┌─ Text segment

Wrong. Please read the standard and see in page 7:
Extensions are not forbidden, if implemented according to the
constraints that I followed.
No, you did not, you implemented them in the user namespace.
The -ansic flag disallows any extensions, and all
functions not in the standard. No windows.h no
network, etc etc.
Not much use then, if it can't use external libraries and headers --
which /are/ allowed by the standard.
Extensions are a common feature of most C compilers
and systems. The standard sets a minimum language,
but all implementation implement extensions in one way or
another.
All? Well, perhaps you've checked every C compiler in existence.
Although extensions are necessary for some features of C99.
Is gcc in non pedantic mode not a C compiler any more?
Correct, it adds certain features (like asm) in the user namespace, thus
implementing a language almost, but not quite, C (indeed, with no
language specified the default is a language somewhere between C89 and
C99, with extra non-standard bits).
And Microsoft with their __declspec(...) is no longer C?
__declspec is in the implementation namespace, which is allowed by the
standard. Of course, they have had other inconsistencies as well...
Let's be realistic and discuss the issues here.
A user asked about how to implement overloaded functions because
he needs them, they are useful. Most languages have this feature
in one way or another, from C# to C++ passing through all OO
languages, etc.
And the answer is "They don't exist in C". If you want them, use
another language (C++ is a standard, for instance).
I understand C not as a freezed language that shuns any
improvement but as a language that should be as easy to
use as possible and that allows to construct modern software.

└─

## Problem set:
• 1. According to the discussion of C compiler extensions, which namespace is __declspec in?
• 2. Extend the discussion of C compiler extensions past its final line, "use as possible and that allows to construct modern software."

┌─ Data supplied

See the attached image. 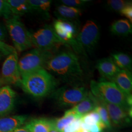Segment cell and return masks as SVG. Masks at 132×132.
Instances as JSON below:
<instances>
[{"instance_id":"cell-11","label":"cell","mask_w":132,"mask_h":132,"mask_svg":"<svg viewBox=\"0 0 132 132\" xmlns=\"http://www.w3.org/2000/svg\"><path fill=\"white\" fill-rule=\"evenodd\" d=\"M53 28L57 35L65 45L71 46L79 32L77 23L57 19Z\"/></svg>"},{"instance_id":"cell-9","label":"cell","mask_w":132,"mask_h":132,"mask_svg":"<svg viewBox=\"0 0 132 132\" xmlns=\"http://www.w3.org/2000/svg\"><path fill=\"white\" fill-rule=\"evenodd\" d=\"M18 55L17 52L7 56L2 68L1 77L4 82L20 85L21 76L18 68Z\"/></svg>"},{"instance_id":"cell-23","label":"cell","mask_w":132,"mask_h":132,"mask_svg":"<svg viewBox=\"0 0 132 132\" xmlns=\"http://www.w3.org/2000/svg\"><path fill=\"white\" fill-rule=\"evenodd\" d=\"M111 57L120 70L131 72L132 58L128 54L123 52H115L112 54V57Z\"/></svg>"},{"instance_id":"cell-25","label":"cell","mask_w":132,"mask_h":132,"mask_svg":"<svg viewBox=\"0 0 132 132\" xmlns=\"http://www.w3.org/2000/svg\"><path fill=\"white\" fill-rule=\"evenodd\" d=\"M97 101L98 103L94 109V111H96L99 114L101 120L105 126H106V128L110 129H111V122L110 121L107 111L104 107V105L101 104L98 99Z\"/></svg>"},{"instance_id":"cell-10","label":"cell","mask_w":132,"mask_h":132,"mask_svg":"<svg viewBox=\"0 0 132 132\" xmlns=\"http://www.w3.org/2000/svg\"><path fill=\"white\" fill-rule=\"evenodd\" d=\"M98 100L106 109L110 119L114 126L122 127L130 125L131 122L132 112H129L117 105Z\"/></svg>"},{"instance_id":"cell-32","label":"cell","mask_w":132,"mask_h":132,"mask_svg":"<svg viewBox=\"0 0 132 132\" xmlns=\"http://www.w3.org/2000/svg\"><path fill=\"white\" fill-rule=\"evenodd\" d=\"M102 129L99 127L98 124H96L90 126V132H101Z\"/></svg>"},{"instance_id":"cell-16","label":"cell","mask_w":132,"mask_h":132,"mask_svg":"<svg viewBox=\"0 0 132 132\" xmlns=\"http://www.w3.org/2000/svg\"><path fill=\"white\" fill-rule=\"evenodd\" d=\"M26 115H15L0 118V132H11L26 123Z\"/></svg>"},{"instance_id":"cell-21","label":"cell","mask_w":132,"mask_h":132,"mask_svg":"<svg viewBox=\"0 0 132 132\" xmlns=\"http://www.w3.org/2000/svg\"><path fill=\"white\" fill-rule=\"evenodd\" d=\"M76 119L78 118H77L76 114L71 109L66 111L64 115L62 118L50 120L52 127L55 129L58 132H61L62 130L66 126L68 125Z\"/></svg>"},{"instance_id":"cell-31","label":"cell","mask_w":132,"mask_h":132,"mask_svg":"<svg viewBox=\"0 0 132 132\" xmlns=\"http://www.w3.org/2000/svg\"><path fill=\"white\" fill-rule=\"evenodd\" d=\"M7 33L5 24L0 22V40L4 42L7 38Z\"/></svg>"},{"instance_id":"cell-35","label":"cell","mask_w":132,"mask_h":132,"mask_svg":"<svg viewBox=\"0 0 132 132\" xmlns=\"http://www.w3.org/2000/svg\"><path fill=\"white\" fill-rule=\"evenodd\" d=\"M3 83H4V82H3V81L2 80L1 76H0V88H1V86H2V84H3Z\"/></svg>"},{"instance_id":"cell-24","label":"cell","mask_w":132,"mask_h":132,"mask_svg":"<svg viewBox=\"0 0 132 132\" xmlns=\"http://www.w3.org/2000/svg\"><path fill=\"white\" fill-rule=\"evenodd\" d=\"M132 4V1L124 0H110L106 2L105 6L107 10L119 12L128 5Z\"/></svg>"},{"instance_id":"cell-1","label":"cell","mask_w":132,"mask_h":132,"mask_svg":"<svg viewBox=\"0 0 132 132\" xmlns=\"http://www.w3.org/2000/svg\"><path fill=\"white\" fill-rule=\"evenodd\" d=\"M45 68L52 75L70 83H79L83 77L78 57L70 51H63L54 55L47 62Z\"/></svg>"},{"instance_id":"cell-7","label":"cell","mask_w":132,"mask_h":132,"mask_svg":"<svg viewBox=\"0 0 132 132\" xmlns=\"http://www.w3.org/2000/svg\"><path fill=\"white\" fill-rule=\"evenodd\" d=\"M52 51H46L34 48L25 53L18 61L21 76L45 69L48 61L54 55Z\"/></svg>"},{"instance_id":"cell-29","label":"cell","mask_w":132,"mask_h":132,"mask_svg":"<svg viewBox=\"0 0 132 132\" xmlns=\"http://www.w3.org/2000/svg\"><path fill=\"white\" fill-rule=\"evenodd\" d=\"M11 15L12 14L6 0H0V17H3L5 19Z\"/></svg>"},{"instance_id":"cell-3","label":"cell","mask_w":132,"mask_h":132,"mask_svg":"<svg viewBox=\"0 0 132 132\" xmlns=\"http://www.w3.org/2000/svg\"><path fill=\"white\" fill-rule=\"evenodd\" d=\"M90 87L91 93L97 99L117 105L129 112H132V96H127L113 82L92 80Z\"/></svg>"},{"instance_id":"cell-27","label":"cell","mask_w":132,"mask_h":132,"mask_svg":"<svg viewBox=\"0 0 132 132\" xmlns=\"http://www.w3.org/2000/svg\"><path fill=\"white\" fill-rule=\"evenodd\" d=\"M81 119L83 122L90 126L101 122L99 114L94 110L83 116Z\"/></svg>"},{"instance_id":"cell-30","label":"cell","mask_w":132,"mask_h":132,"mask_svg":"<svg viewBox=\"0 0 132 132\" xmlns=\"http://www.w3.org/2000/svg\"><path fill=\"white\" fill-rule=\"evenodd\" d=\"M119 14L122 16L126 18L131 23H132V5H128L119 12Z\"/></svg>"},{"instance_id":"cell-19","label":"cell","mask_w":132,"mask_h":132,"mask_svg":"<svg viewBox=\"0 0 132 132\" xmlns=\"http://www.w3.org/2000/svg\"><path fill=\"white\" fill-rule=\"evenodd\" d=\"M12 15L20 17L32 12L28 1L26 0H6Z\"/></svg>"},{"instance_id":"cell-8","label":"cell","mask_w":132,"mask_h":132,"mask_svg":"<svg viewBox=\"0 0 132 132\" xmlns=\"http://www.w3.org/2000/svg\"><path fill=\"white\" fill-rule=\"evenodd\" d=\"M33 47L43 51H52L59 45L64 44L55 33L53 26L46 24L32 33L30 32Z\"/></svg>"},{"instance_id":"cell-33","label":"cell","mask_w":132,"mask_h":132,"mask_svg":"<svg viewBox=\"0 0 132 132\" xmlns=\"http://www.w3.org/2000/svg\"><path fill=\"white\" fill-rule=\"evenodd\" d=\"M11 132H30L29 131L27 128L25 127L24 125H23L20 127L18 128L15 129L13 131Z\"/></svg>"},{"instance_id":"cell-15","label":"cell","mask_w":132,"mask_h":132,"mask_svg":"<svg viewBox=\"0 0 132 132\" xmlns=\"http://www.w3.org/2000/svg\"><path fill=\"white\" fill-rule=\"evenodd\" d=\"M96 68L103 78L110 81L120 70L111 57H106L99 60L96 63Z\"/></svg>"},{"instance_id":"cell-13","label":"cell","mask_w":132,"mask_h":132,"mask_svg":"<svg viewBox=\"0 0 132 132\" xmlns=\"http://www.w3.org/2000/svg\"><path fill=\"white\" fill-rule=\"evenodd\" d=\"M116 85L127 96H132V76L131 72L120 70L110 81Z\"/></svg>"},{"instance_id":"cell-14","label":"cell","mask_w":132,"mask_h":132,"mask_svg":"<svg viewBox=\"0 0 132 132\" xmlns=\"http://www.w3.org/2000/svg\"><path fill=\"white\" fill-rule=\"evenodd\" d=\"M54 13L57 19L77 23L82 15L81 10L75 7L59 5L55 8Z\"/></svg>"},{"instance_id":"cell-36","label":"cell","mask_w":132,"mask_h":132,"mask_svg":"<svg viewBox=\"0 0 132 132\" xmlns=\"http://www.w3.org/2000/svg\"><path fill=\"white\" fill-rule=\"evenodd\" d=\"M3 56H3V55H2V54H0V59H2V57Z\"/></svg>"},{"instance_id":"cell-6","label":"cell","mask_w":132,"mask_h":132,"mask_svg":"<svg viewBox=\"0 0 132 132\" xmlns=\"http://www.w3.org/2000/svg\"><path fill=\"white\" fill-rule=\"evenodd\" d=\"M90 92L84 86L80 85H66L55 90L51 97L60 107L75 106L85 99Z\"/></svg>"},{"instance_id":"cell-20","label":"cell","mask_w":132,"mask_h":132,"mask_svg":"<svg viewBox=\"0 0 132 132\" xmlns=\"http://www.w3.org/2000/svg\"><path fill=\"white\" fill-rule=\"evenodd\" d=\"M30 132H50V119L46 118L32 119L24 125Z\"/></svg>"},{"instance_id":"cell-5","label":"cell","mask_w":132,"mask_h":132,"mask_svg":"<svg viewBox=\"0 0 132 132\" xmlns=\"http://www.w3.org/2000/svg\"><path fill=\"white\" fill-rule=\"evenodd\" d=\"M100 36L98 24L93 20L86 21L76 38L79 53L86 55L87 53L91 54L94 52L98 44Z\"/></svg>"},{"instance_id":"cell-26","label":"cell","mask_w":132,"mask_h":132,"mask_svg":"<svg viewBox=\"0 0 132 132\" xmlns=\"http://www.w3.org/2000/svg\"><path fill=\"white\" fill-rule=\"evenodd\" d=\"M92 2L90 0H61L58 3L60 5H65L81 10L90 5Z\"/></svg>"},{"instance_id":"cell-17","label":"cell","mask_w":132,"mask_h":132,"mask_svg":"<svg viewBox=\"0 0 132 132\" xmlns=\"http://www.w3.org/2000/svg\"><path fill=\"white\" fill-rule=\"evenodd\" d=\"M97 103V98L91 93H89L85 99L71 109L76 114L77 118H81L86 114L94 111Z\"/></svg>"},{"instance_id":"cell-28","label":"cell","mask_w":132,"mask_h":132,"mask_svg":"<svg viewBox=\"0 0 132 132\" xmlns=\"http://www.w3.org/2000/svg\"><path fill=\"white\" fill-rule=\"evenodd\" d=\"M17 52L13 46L0 40V54L3 56H8L13 52Z\"/></svg>"},{"instance_id":"cell-22","label":"cell","mask_w":132,"mask_h":132,"mask_svg":"<svg viewBox=\"0 0 132 132\" xmlns=\"http://www.w3.org/2000/svg\"><path fill=\"white\" fill-rule=\"evenodd\" d=\"M32 12L41 14L47 18H50V11L52 4L50 0H28Z\"/></svg>"},{"instance_id":"cell-34","label":"cell","mask_w":132,"mask_h":132,"mask_svg":"<svg viewBox=\"0 0 132 132\" xmlns=\"http://www.w3.org/2000/svg\"><path fill=\"white\" fill-rule=\"evenodd\" d=\"M50 122H51V120H50ZM50 132H59L58 131H57L55 129H54V128L52 127V125H51V129H50Z\"/></svg>"},{"instance_id":"cell-18","label":"cell","mask_w":132,"mask_h":132,"mask_svg":"<svg viewBox=\"0 0 132 132\" xmlns=\"http://www.w3.org/2000/svg\"><path fill=\"white\" fill-rule=\"evenodd\" d=\"M110 31L114 35L127 36L132 33V23L127 19H119L111 24Z\"/></svg>"},{"instance_id":"cell-4","label":"cell","mask_w":132,"mask_h":132,"mask_svg":"<svg viewBox=\"0 0 132 132\" xmlns=\"http://www.w3.org/2000/svg\"><path fill=\"white\" fill-rule=\"evenodd\" d=\"M5 26L17 52H22L33 47L30 32L21 21L20 17L11 15L5 19Z\"/></svg>"},{"instance_id":"cell-12","label":"cell","mask_w":132,"mask_h":132,"mask_svg":"<svg viewBox=\"0 0 132 132\" xmlns=\"http://www.w3.org/2000/svg\"><path fill=\"white\" fill-rule=\"evenodd\" d=\"M16 93L10 86L0 88V118L5 117L13 110Z\"/></svg>"},{"instance_id":"cell-2","label":"cell","mask_w":132,"mask_h":132,"mask_svg":"<svg viewBox=\"0 0 132 132\" xmlns=\"http://www.w3.org/2000/svg\"><path fill=\"white\" fill-rule=\"evenodd\" d=\"M58 84L56 78L45 69L21 75L20 86L27 94L36 98L51 94Z\"/></svg>"}]
</instances>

└─

## Answers for this exercise:
• 1. The implementation namespace, which the standard allows.

• 2.
It certainly does the latter. If you want "as easy to use as possible"
I suspect you want LOGO or a form of BASIC.
Overloaded functions allow more flexibility in the implementation
and less impact in the memory space of the user. Calling a
function
sqrt_for_long_doubles
sqrt_for_double
sqrt_for_float
just makes things more difficult to remember.
Well, if those were the names they'd be easy to remember but hard to
type correctly. But fsqrt and lsqrt are pretty easy to remember,
particularly since they are consistent with the other maths functions'
naming. I would have liked to see dsqrt as a synonym for sqrt, just for
consistency, but I'm not too fussed about it.
This is a plain truth, so much so, that the standard specifies
the overloaded function sqrt for all of those types.
Only with the hideous tgmath.h extensions, which do indeed require
extensions (but not actually overloading, although they have that
effect).
That was a good idea, that I made available to the users of my
compiler system. Why the implementor should have something
that user's can't use? If the implementor uses them, they are
needed and the user have a right to use that too.
Indeed, I think that if they were going to allow it at all then it
should have been specified properly.
BUT IT WASN'T. That is the point, that no matter how much you want it
that feature IS NOT C.
Calling all those three functions sqrt (as the standard header
tgmath defines) makes programming in C easier.
I just made that idea available to the users.
And thereby created another language variant. It is not C, it is "C
with extensions".
Let's stop the polemic and discuss the issues at hand. All of this
"I am holier than you" discussion is a waste of time.
The issue is that a person asked whether overloaded functions are
available in C. The correct answer is simple, they are not. You,
however, attempted to mislead by pushing your almost-C compiler which
has them as extensions (and without pointing out that this is a
non-standard feature and is only available on one platform). That is
fraud,
Have you anything against genericity? Should be eliminate tgmath
from the standard then?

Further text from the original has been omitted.